» **Source extract**
==================================================

Welcome to Reverend Wayne Austin Goodchild's official blog. Not that there's an unofficial one...

Click WAYNE GOODCHILD IS HAUNTED to go to his Facebook page! There's good stuff on it! Honest!

...all work on here is copyright wayne goodchild, unless otherwise stated, you cheeky monkeys...

Tuesday, 28 May 2013


Hello. I now, officially, offer an editing service.

Everything from simple spell/grammar-checking right through to full formatting. 

I've already got a nice little reputation for being thorough and dedicated, so why not let me funnel those qualities into your project? 

I'm also a firm believer in keeping an author updated all the way through a project, rather than just at the start and end. 

My main experience is with anthologies/short stories, but I've recently finished editing a novel (Eternal Fall by R.D. Taylor) and I'm starting work on another novel soon (Dying Moon, by Shawn Oetzel - both being published by Belfire Press), so I think that pretty much covers all the bases :D 

My rates are very reasonable. Of course. 

More info HERE.

Contact me for a quote and/or for a free sample of my handiwork HERE or HERE.

I should probably have some nifty tagline, but I can't think of anything that doesn't involve making a joke like 'My rates are so reasonable they've been known to resolve hostage situations' or 'There are worse editors out there' or 'I'm not crap'.

As you were.

This came up in a Google image search for 'editor'. Okay then.

Friday, 17 May 2013


Pay attention, chumps! Time to show your support for Wayne Goodchild! I've given my website a lick of 1990's paint and hidden a load of content on it. Find the hidden stuff, win some books! I CAN'T WAIT ANY LONGER! SEND ME THERE NOW!

I've also, finally, got round to setting up my own Facebook page, primarily for my writing but also for other creative stuff I do, like MUSIC and ART. Head OVER THERE and give it a 'like' for your chance to win some books and other random things! Don't worry if you've already seen it and neglected to like it; there's a lot of that going around :'(

Wednesday, 1 May 2013


Hello, EVIL DEAD review! Here comes OPINION!--> I wasn't massively enamored with it, but I didn't hate or even dislike it. I wasn't even disappointed in it, not really. I was exasperated by it. Is that worse? I honestly can't decide. [PROBABLY CONTAINS SPOILERS!]

May contain nuts.
Much like the CONAN reboot came off feeling hackneyed and uninspired for slavishly adhering to conventions of the fantasy genre, so it is with EVIL DEAD. Unfairly, I might add, since in both cases the source material is largely responsible for putting many of those conventions in place. I have no doubt that if you were 15 and just getting into horror, this film would blow your mind. But, for a person in their mid-thirties who grew up on horror, it simply doesn't have enough of its own ideas to truly work. It even features a bathroom mirror scene, for crying out loud. Like this:

This is a tricky road to walk; don't put enough new ideas in and everyone says "What's the point?", put too many in and everyone goes "It's bugger all like the original, why give it the same name?". Damned if you do and damned if you don't. I think now's the perfect time for a sweeping generalisation: The cynical nature of remakes is to make money from an established success and/or to introduce a (possible new franchise of a?) respected piece of work to a new (read: younger) generation. Horror appears the most susceptible to remakes, likely because the films that are remade already birthed successful franchises. Why can't lightning strike twice? Well, it can't if a film's evidently rubbish, for one thing. But EVIL DEAD isn't rubbish, though I may have you believe otherwise by the time I'm finished.

==================================================

» **Extracted data**

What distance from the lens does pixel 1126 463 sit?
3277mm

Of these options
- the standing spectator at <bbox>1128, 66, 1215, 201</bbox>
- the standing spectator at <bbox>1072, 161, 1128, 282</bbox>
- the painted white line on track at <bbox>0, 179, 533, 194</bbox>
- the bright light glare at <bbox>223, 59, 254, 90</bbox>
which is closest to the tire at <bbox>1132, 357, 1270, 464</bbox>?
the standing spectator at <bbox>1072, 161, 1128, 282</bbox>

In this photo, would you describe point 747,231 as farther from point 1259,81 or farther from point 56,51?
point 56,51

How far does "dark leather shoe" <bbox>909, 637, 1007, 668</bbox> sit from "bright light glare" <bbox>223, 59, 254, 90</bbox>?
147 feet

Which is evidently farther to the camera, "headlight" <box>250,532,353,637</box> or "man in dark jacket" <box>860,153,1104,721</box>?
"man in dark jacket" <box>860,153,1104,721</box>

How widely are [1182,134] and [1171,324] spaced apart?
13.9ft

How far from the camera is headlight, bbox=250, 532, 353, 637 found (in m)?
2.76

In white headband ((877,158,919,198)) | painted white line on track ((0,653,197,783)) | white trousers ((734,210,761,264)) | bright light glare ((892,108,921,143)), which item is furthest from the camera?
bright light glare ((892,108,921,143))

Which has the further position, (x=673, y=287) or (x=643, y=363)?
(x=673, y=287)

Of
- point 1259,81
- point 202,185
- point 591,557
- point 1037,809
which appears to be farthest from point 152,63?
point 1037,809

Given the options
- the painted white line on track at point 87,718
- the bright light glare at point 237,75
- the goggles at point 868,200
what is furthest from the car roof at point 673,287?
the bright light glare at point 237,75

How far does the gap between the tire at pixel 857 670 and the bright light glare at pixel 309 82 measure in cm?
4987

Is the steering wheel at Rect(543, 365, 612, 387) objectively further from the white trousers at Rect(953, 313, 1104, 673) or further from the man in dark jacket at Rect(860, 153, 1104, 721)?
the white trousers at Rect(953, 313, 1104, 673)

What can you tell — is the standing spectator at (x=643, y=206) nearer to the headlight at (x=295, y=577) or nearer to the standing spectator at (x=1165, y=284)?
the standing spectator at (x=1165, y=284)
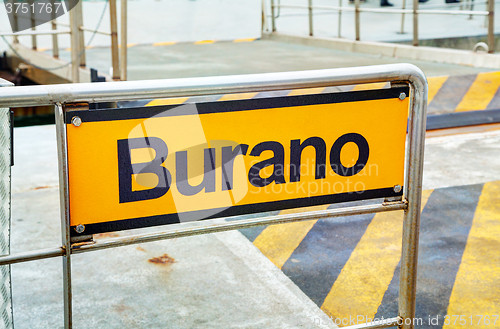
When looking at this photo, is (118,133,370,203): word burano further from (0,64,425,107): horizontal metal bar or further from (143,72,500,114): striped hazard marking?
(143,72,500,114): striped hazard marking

==================================================

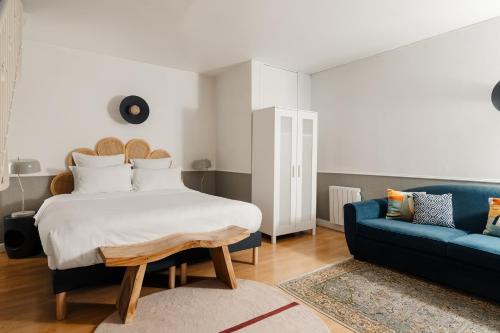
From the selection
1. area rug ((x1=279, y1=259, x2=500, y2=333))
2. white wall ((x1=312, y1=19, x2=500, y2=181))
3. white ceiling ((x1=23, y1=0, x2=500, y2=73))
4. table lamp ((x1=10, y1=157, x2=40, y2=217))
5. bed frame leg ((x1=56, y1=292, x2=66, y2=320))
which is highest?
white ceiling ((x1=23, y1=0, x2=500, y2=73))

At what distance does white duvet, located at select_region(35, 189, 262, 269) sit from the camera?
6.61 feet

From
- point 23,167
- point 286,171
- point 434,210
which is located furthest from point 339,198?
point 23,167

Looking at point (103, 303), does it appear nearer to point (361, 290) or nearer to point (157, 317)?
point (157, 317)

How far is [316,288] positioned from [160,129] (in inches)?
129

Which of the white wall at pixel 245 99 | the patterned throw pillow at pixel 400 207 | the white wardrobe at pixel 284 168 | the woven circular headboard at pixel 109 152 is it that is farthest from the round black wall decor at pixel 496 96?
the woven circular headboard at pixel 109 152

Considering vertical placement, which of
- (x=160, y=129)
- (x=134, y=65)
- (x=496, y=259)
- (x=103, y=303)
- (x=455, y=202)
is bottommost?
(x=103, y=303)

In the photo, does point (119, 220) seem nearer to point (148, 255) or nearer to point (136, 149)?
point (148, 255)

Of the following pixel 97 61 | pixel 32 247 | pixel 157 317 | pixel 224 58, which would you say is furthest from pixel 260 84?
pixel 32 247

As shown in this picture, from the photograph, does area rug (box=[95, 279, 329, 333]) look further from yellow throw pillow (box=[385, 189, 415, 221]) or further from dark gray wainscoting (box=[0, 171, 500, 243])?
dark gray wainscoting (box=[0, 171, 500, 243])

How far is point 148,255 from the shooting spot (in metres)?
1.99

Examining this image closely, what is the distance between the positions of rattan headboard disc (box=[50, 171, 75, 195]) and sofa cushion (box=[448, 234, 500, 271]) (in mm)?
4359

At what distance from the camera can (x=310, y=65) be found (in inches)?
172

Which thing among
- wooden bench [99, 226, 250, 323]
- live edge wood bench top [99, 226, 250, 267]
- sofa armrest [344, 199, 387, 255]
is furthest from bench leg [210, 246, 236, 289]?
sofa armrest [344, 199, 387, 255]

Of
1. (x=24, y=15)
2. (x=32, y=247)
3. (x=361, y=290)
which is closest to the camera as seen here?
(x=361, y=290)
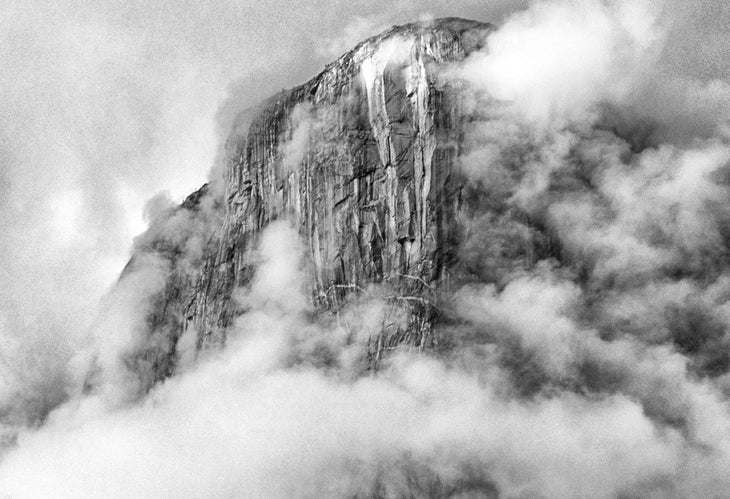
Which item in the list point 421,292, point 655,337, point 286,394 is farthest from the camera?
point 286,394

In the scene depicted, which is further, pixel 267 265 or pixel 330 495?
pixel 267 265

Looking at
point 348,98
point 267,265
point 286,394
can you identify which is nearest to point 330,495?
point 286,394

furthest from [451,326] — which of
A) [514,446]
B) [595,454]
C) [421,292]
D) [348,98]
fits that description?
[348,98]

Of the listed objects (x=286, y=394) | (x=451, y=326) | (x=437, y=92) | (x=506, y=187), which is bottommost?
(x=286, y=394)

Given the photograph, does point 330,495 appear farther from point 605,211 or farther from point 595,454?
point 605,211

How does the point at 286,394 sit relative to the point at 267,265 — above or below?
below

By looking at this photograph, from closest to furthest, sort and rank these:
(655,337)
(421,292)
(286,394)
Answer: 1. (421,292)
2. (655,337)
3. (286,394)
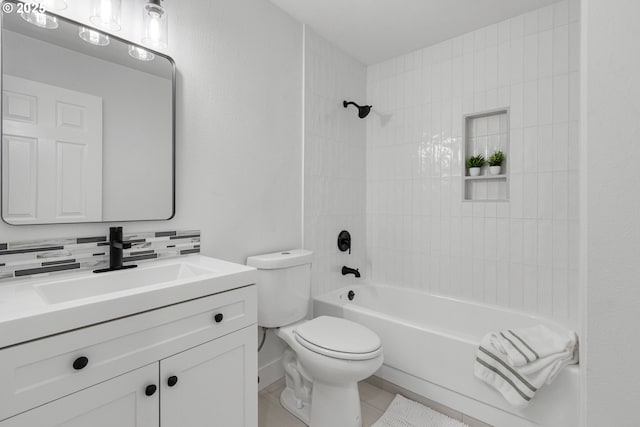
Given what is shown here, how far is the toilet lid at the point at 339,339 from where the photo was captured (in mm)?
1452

==================================================

» **To-do list**
[A] Collect every line of the records that contains the word "wainscoting".
[B] Write the next part of the Evil Dead review in the blog post, picking up after its final sentence.

» **The results**
[A]
As shown in this picture, from the photograph, does area rug (box=[95, 279, 329, 333]) look further from yellow throw pillow (box=[385, 189, 415, 221]) or further from dark gray wainscoting (box=[0, 171, 500, 243])?
dark gray wainscoting (box=[0, 171, 500, 243])

[B]
Camping: it's not for me. 
The central conceit of this new version is excellent: five friends head to a remote cabin to help one of their group go cold turkey from drugs. One of them is a nurse, and tells the others that their friend is bound to say and do some weird things as she's in the grip of withdrawal, but that they should effectively ignore it/weather the storm. In any other film, this could be milked for all its worth in a psychological war of attrition, but this is the EVIL DEAD and things go tits up remarkably quickly. In fact, the entire pace of the film has a pleasing momentum. Nuts to character progression, where's the gore? Perhaps the most illuminating aspect of the film is that I can't recall any particular details about the characters, other than the main girl's name (Mia) and her brother's (David). Relatable characters don't have to be fleshed out, but they do at least need to act like real people. Unfortunately, the five main characters rarely do.

You expect characters in a horror film to make stupid decisions. When they act realistically, it's a pleasant surprise. Conversely, when they act like out-and-out idiots, it's supremely irritating. Unfortunately, all the characters in EVIL DEAD fall into this latter category. The few smart choices they make are soon sabotaged by events, leaving them to do nothing but make ridiculous decision after ridiculous decision. Send a girl back into the house with a powerful demonic entity in the cellar, on her own? Sure! Repeatedly believe the demonic entity has somehow stopped being evil because it momentarily acts like its host? Makes perfect sense!

You can excuse a lot of nonsense in any film, as long as it maintains the fictive dream. Characters acting completely removed from any sense of reason or realism, when the universe they're in is supposed to be realistic, is one way to break this. It's true that, when CABIN IN THE WOODS came out, a lot of people said it would effectively ruin horror films. 'Ruin' might be too strong a word, but what it did do is shine a sharp and critical light on many tropes and clich├ęs employed by horror films whilst at the same time presenting them in a new light. EVIL DEAD, by virtue of its pedigree, ticks so many horror boxes it could almost be a parody, were it not played straight. I'm going to willfully ignore the completely unnecessary prologue and pointless, post-credit in-joke.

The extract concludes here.